__WHAT IS EXPECTED__.
The reply should contain only the lines from the start of the records through the line with "2020-21秋冬・オシャレ好き大人女性が揃えるべきアイテムとコーディネート", reproduced verbatim and without pictures.

__RECORDS SHOWN__.
* * * * * * *
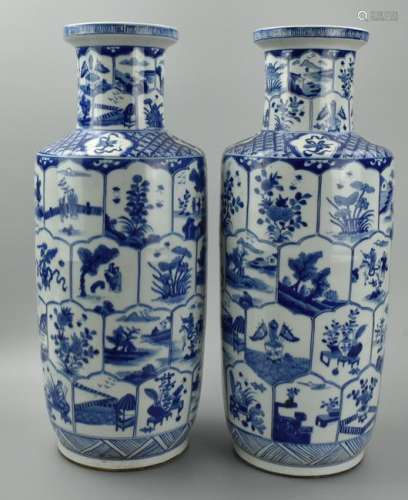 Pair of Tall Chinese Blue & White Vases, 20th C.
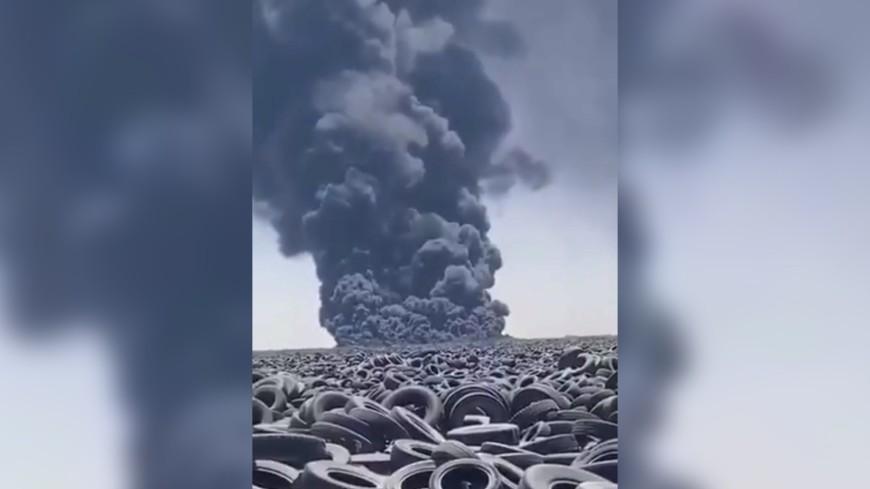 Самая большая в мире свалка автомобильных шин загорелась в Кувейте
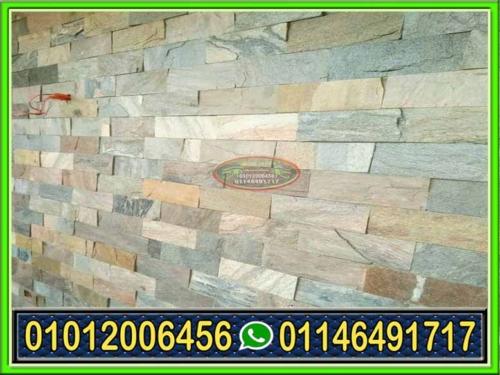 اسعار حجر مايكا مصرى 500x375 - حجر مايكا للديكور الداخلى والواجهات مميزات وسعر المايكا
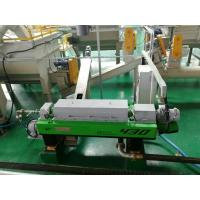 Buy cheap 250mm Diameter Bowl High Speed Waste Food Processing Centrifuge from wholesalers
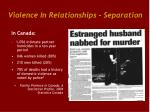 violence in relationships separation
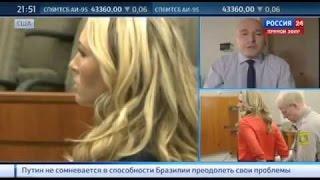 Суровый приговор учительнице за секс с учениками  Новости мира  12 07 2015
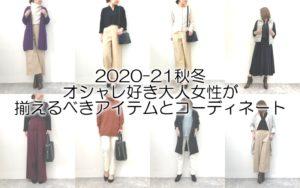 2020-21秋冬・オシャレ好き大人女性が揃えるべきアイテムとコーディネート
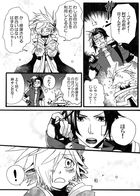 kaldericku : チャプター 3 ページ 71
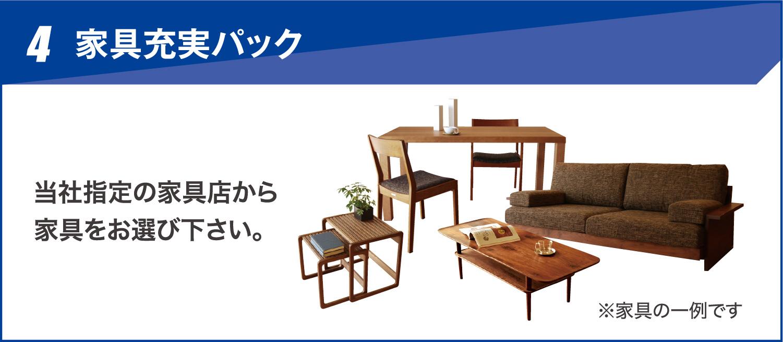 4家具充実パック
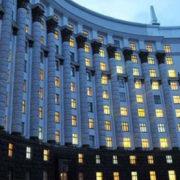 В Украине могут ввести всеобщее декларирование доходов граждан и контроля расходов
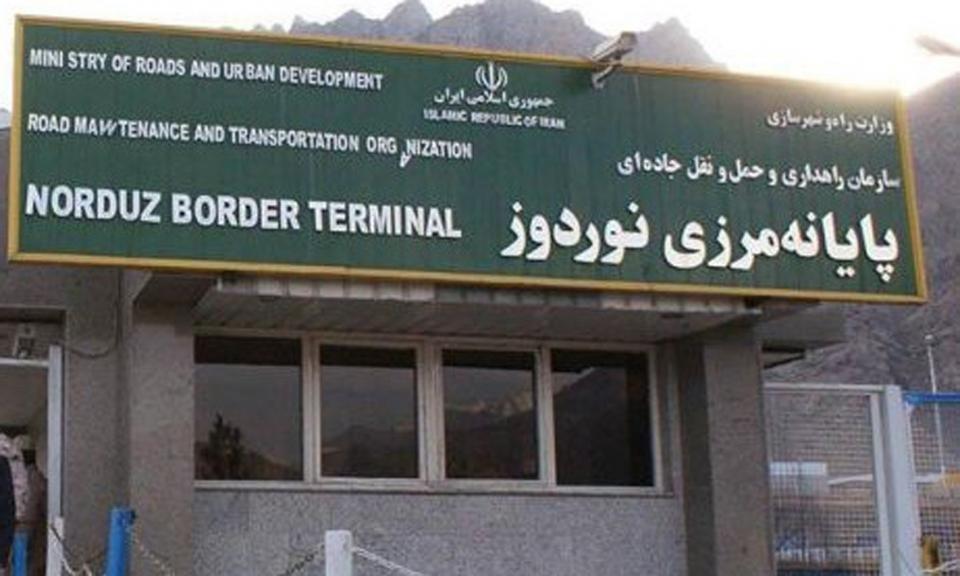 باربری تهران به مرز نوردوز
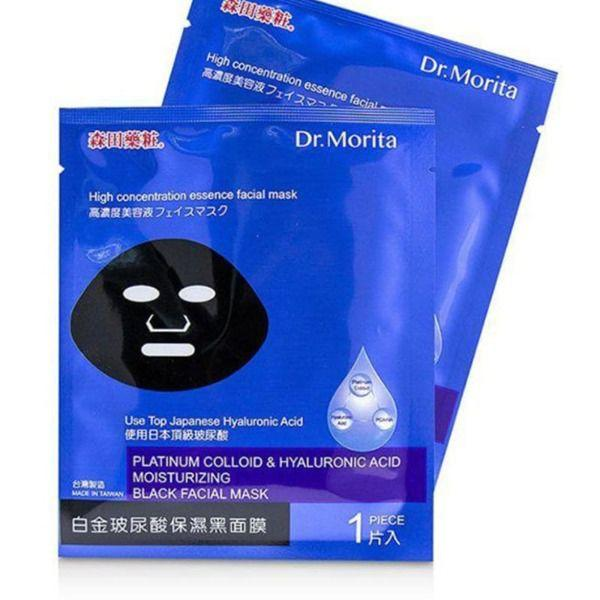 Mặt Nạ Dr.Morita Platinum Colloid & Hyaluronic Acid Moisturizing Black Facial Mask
* * * * * * *
__REPLY__.
 Pair of Tall Chinese Blue & White Vases, 20th C.
 Самая большая в мире свалка автомобильных шин загорелась в Кувейте
 اسعار حجر مايكا مصرى 500x375 - حجر مايكا للديكور الداخلى والواجهات مميزات وسعر المايكا
 Buy cheap 250mm Diameter Bowl High Speed Waste Food Processing Centrifuge from wholesalers
 violence in relationships separation
 Суровый приговор учительнице за секс с учениками  Новости мира  12 07 2015
 2020-21秋冬・オシャレ好き大人女性が揃えるべきアイテムとコーディネート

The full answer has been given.